Martedì 20 gennaio, alle 16,30, il Centro culturale san Secondo inaugura il nuovo anno di attività, dedicato a tematiche ambientali e territoriali, e un apposito angolo, situtato nella biblioteca che intende mettere a disposizione degli operatori del sociale e degli studenti di scienze sociali, ma anche di tutti coloro, educatori, volontari domiciliari e semplici cittadini, che pensano sia importante per ognuno poter continuare a vivere nell’ambiente in cui si riconosce con i suoi affetti, le sue memorie, i suoi gesti, materiali e testi sull’argomento della Domiciliarità .
A presentarlo e introdurre l’argomento, in collaborazione con la cooperativa “La Strada” e il Centro culturale san Secondo, sarà Mariena Scassellati Sforzolini Galetti, assistente sociale storica e fondatrice dell’associazione La Bottega del Possibile.
La Bottega del Possibile è un’associazione culturale di promozione sociale nata nel 1994, con sede in Torre Pellice (TO), impegnata nella cultura della domiciliarità, intesa come diritto irrinunciabile della persona anziana, del malato o del diversamente abile.
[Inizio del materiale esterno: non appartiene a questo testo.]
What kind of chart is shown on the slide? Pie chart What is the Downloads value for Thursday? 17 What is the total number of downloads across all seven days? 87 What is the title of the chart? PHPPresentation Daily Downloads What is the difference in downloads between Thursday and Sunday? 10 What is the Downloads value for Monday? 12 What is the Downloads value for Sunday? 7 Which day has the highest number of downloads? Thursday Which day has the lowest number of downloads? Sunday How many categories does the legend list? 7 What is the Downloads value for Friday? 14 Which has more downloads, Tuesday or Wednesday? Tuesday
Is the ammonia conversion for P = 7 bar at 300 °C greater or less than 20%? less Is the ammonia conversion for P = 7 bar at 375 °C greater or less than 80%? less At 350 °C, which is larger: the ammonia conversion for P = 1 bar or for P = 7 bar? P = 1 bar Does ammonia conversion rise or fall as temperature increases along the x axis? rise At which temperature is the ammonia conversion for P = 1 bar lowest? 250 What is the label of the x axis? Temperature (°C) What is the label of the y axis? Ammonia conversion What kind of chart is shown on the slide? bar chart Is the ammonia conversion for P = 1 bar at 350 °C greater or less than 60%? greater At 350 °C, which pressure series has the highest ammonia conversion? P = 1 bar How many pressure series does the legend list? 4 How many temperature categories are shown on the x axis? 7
Finalità della Bottega è la ricerca di risposte alternative al ricovero e all’ospedalizzazione e la sensibilizzazione degli operatori socio-sanitari attraverso specifici strumenti di formazione.
L’associazione, presso la cui sede si tengono seminari e incontri formativi, pubblica materiali, testi e video che saranno consultabili nella biblioteca del Centro culturale san Secondo.
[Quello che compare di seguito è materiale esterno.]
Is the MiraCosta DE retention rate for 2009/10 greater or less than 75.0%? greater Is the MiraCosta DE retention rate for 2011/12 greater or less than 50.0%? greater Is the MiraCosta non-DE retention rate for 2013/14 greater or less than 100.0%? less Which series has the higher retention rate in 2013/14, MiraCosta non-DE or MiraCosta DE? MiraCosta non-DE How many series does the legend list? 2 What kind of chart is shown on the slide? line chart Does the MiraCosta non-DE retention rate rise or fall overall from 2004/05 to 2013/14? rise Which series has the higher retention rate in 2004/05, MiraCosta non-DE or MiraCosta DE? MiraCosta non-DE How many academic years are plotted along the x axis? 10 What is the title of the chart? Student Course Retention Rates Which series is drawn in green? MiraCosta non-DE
Nella stessa occasione presenterà il volume Le parole dell’OSS, un dizionario delle parole del sociale, dedicato in particolare agli operatori socio sanitari, ma utile per tutti coloro che vogliono accostarsi a questo settore e comprenderne i termini e le sigle.
La Domiciliarità è un concetto che fa perno sulla casa, ma va oltre la casa;  significa il rapporto con l’esterno, con ciò che la circonda: l’ambiente, il paesaggio, il paese, le relazioni, la cultura locale.
Tutto ciò di cui si ha bisogno per non sentirsi spaesati, per vivere appieno radicati sul territorio. La domiciliarità è lo scenario della persona, è il contesto dotato di senso per la persona stessa. Vivere a casa fa bene, la casa ha i suoi profumi, i suoi rumori, la sua storia, la casa cura, dà voglia di futuro e il desiderio di non abbandonarla, finchè sia possibile, anche quando si è divenuti meno autonomi.
La domiciliarità è un diritto della persona spesso ancora non esigibile e che si desidera rendere effettivo. Spesso la si pensa applicata agli anziani, ma su territori rurali che si vanno spopolando, diventa importante applicarla a chiunque voglia continuare a vivere in una determinata zona.
Perché questo possa  avvenire, la comunità locale deve diventare – attorno alla persona e alla famiglia, ai suoi problemi e alle risorse – sempre più un laboratorio di solidarietà dove ogni cittadino promuove il capitale sociale della comunità stessa, assumendosi responsabilità e doveri per promuovere diritti.